Çocuklar bu ağlamalar sırasında ruhen incinmekte midir?
Ağlatarak uyutmak, çocuğun vicdanını katılaştırır
Henüz
konuşma yeteneği olmayan bir bebek etrafı ile iletişimini "ağlayarak"
gerçekleştirir. Bebeklerin ihtiyacı değiştikçe ağlama şekli de değişir.
Örneğin; altını ıslatan çocuğun ağlaması ile korku ve endişe yaşayan
çocuğun ağlaması birbirinden farklıdır. Eğer çocuklar ağlamayacak
olsalardı, çocuk bakımı dünyanın en zor işi olurdu. Zira hiç ağlamayan
bir çocuğun, ne zaman acıktığını anlamak ya da uykusunun gelip
gelmediğini hesap etmek hemen hemen imkânsızdır. Normal şartlarda
"hiçbir çocuk sebepsiz yere ağlamaz". Eğer çocuk ağlıyorsa mutlaka bir
sebebi vardır. Anne-babanın görevi çocuğu susturmak değil, çocuğun
ağlama sebebini bularak, ihtiyacını gidermektir.
Uyku
düzeni sağlamak adına, onun ağlamalarına ilgisiz kalmak yanlış bir
yöntemdir. Zira çocuk, içinde bulunduğu ailenin düzeninden habersiz
olarak kendi bünyesinin ihtiyacı çerçevesinde uykuya dalar ve uyanır.
Eğer anne, çocuğun uykuya dalma ve uyanma "ritmini" kendi yaşantısına
uydurmaya zorlarsa, bebeğinin "biyolojik ritmini" bozmuş olur. Üstüne
üstlük, bebeğin ağlayarak anneye iletmeye çalıştığı "korkuyorum anne"
ya da "tedirginim anne, yanıma gel" mesajlarına ilgisiz kalmakla,
çocuğunun bilinçaltına "annelere güvenilmez" düşüncesi yerleştirir.
Hâlbuki bir çocuk için ilk ve tek güvenilecek kişi annedir. Eğer çocuk,
en çok güvenilecek kişiye karşı daha bebeklik yıllarında güvensizlik
duymaya başlarsa, vicdan duygusunun gelişiminin de önüne geçilmiş olur.

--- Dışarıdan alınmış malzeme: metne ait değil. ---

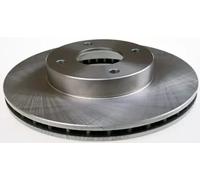 2x Brake disc Vented B130146 DENCKERMANN for NISSAN 200SX PRIMERA ALMERA Mk II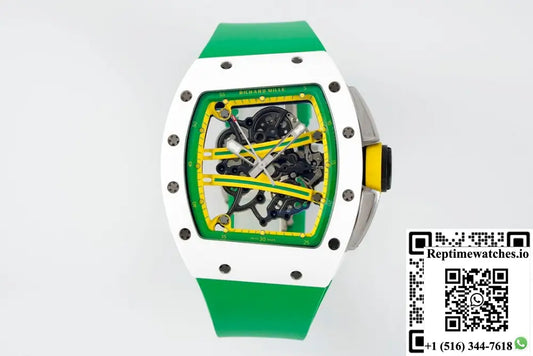 Richard Mille RM61-01 APS Factory Sapphire Crystal AI Factory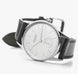 Nomos Glashutte Watch Orion White Steel Back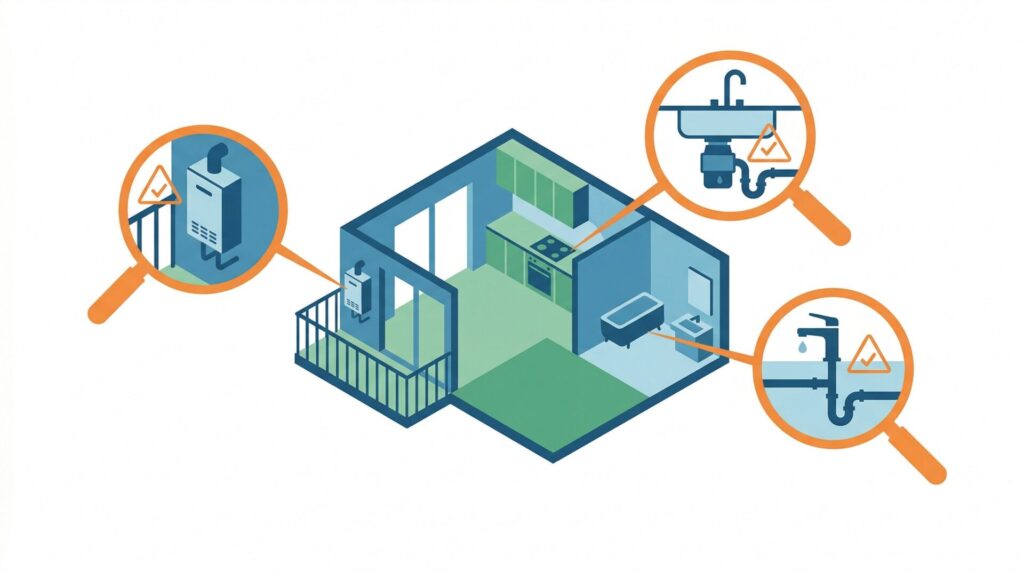 入居前に確認すべきチェックポイント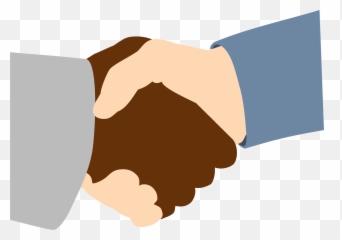 Free Shaking Hands Cliparts Download - White And Black Handshake Emoji,Shake Hands Emoji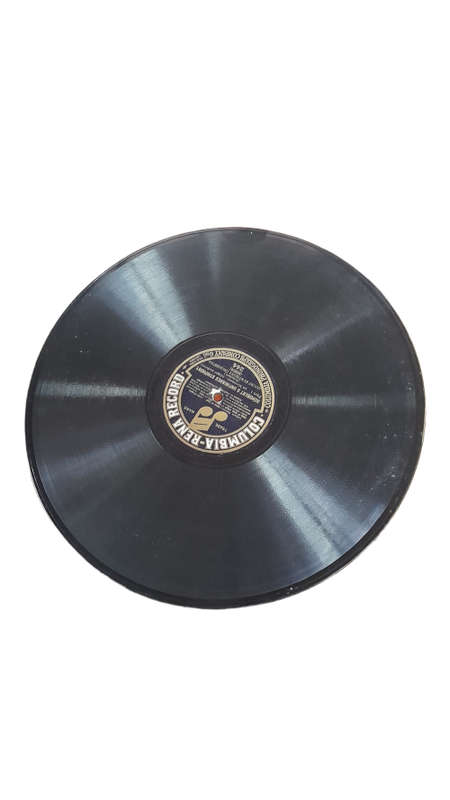 Schuberts Unfinished Symphony - Columbia - Rena Record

Çocuk bu uygulamanın sonunda ağlayarak annesini çağırmaz belki, ama
annesini çağırmaması bir çözümün değil, bir sorunun başlangıcını ifade
eder ki, o da çocuğun vicdan duygusunun katılaşmaya başlamasıdır. *
Uzman Pedagog
O halde ne yapmalı?
Çocuğu
ağlatarak ve onun ihtiyaçlarına karşılık vermeyerek terbiye etmenin
çocuğun ruh sağlığına zarar verdiği çok açıktır. Annenin yapması
gerekli olan şey, bebeğinin biyolojik ritmini bozmadan, onun düzenine
uymaya gayret etmektir. Çocuk, her korktuğunda, her endişe duyduğunda
anneden teselli alabilmeli, her uyandığında annenin tebessüm eden
çehresinin verdiği rahatlıkla yeniden uykuya dalabilmelidir. Çocuk,
güven içinde, her defasında annesini yanında bulacağından emin olursa,
bir süre sonra kendi başına yatmaya alışacaktır. İlk dört yaş, anne ile
çocuk arasında güven atmosferinde geçmelidir.